I have been asked by many people whether there is any rule to decide the right time to buy. Well, unfortunately all the rules that many people tout about are largely intuitive and may or may not work in a given circumstance. However, it is possible to come to some logical conclusions if you track the indices closely over a period of time. Let me try and suggest an approach in this post that has worked well for me in the past.
We will start with the Nifty today and use the following data to arrive at some possible conclusions as to whether it is a good buy at this stage. The data points are:-
- Current level is 7441, 52 week low is 7241 and 52 week high is 9119.
- YTD returns are -10%, 1 year is -16.5%, 6 months is -11%, 3 months is -9.7%.
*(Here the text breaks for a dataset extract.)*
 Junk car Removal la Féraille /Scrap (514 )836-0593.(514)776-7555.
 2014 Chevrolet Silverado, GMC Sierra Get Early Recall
- 200 DMA is 8100, 150 DMA is 8034, 50 DMA is 7718 and 30 DMA is 7661.
What are the conclusions we can possibly draw from these? Here are some:-
- The trend of Nifty is downward for quite some time now and even today it is well below the 30 DMA.
- Returns have been negative for all periods over one year, indicating that the stocks making up the Nifty have, by and large, had a downward trend.
- Till Nifty crosses the 30 and 50 DMA we will not be able to say that it has really started consolidating on the way up.
What should be your actions for the large cap equity buying whether in stocks or MF. Here are a few pointers that you may be able to use:-
- While buying large cap MF through SIP would not have been a bad idea in this market, you need to look beyond that and purchase at the right levels.
- In the period we are talking about Nifty came down to 7500 a couple of times and found support there. Finally it breached that level in the recent down move and went all the way down to 7241. As such you can look at buying large cap MF in between levels of 7300 and 7600 of Nifty. Do not go beyond it as there will be enough chances to buy as this level in 2016.
- Similar approach should be adopted for large cap stocks. However, there you can take Nifty as a starting point, after that you will have to do a similar analysis of price movement through DMA for the particular stock in question.
Does this guarantee that your returns will be good? Unfortunately, no but what it does guarantee is this – because you are buying in a sensible way and not doing SIP mindlessly, your portfolio will be one of the quickest ones to recover when things start getting better. What is happening in the markets is not in your control but the price at which you want to buy equity is. Do not give it up and watch things in a helpless manner – that is simply not good enough strategy for your investments.
I will shortly do a similar post for mid cap and small cap space.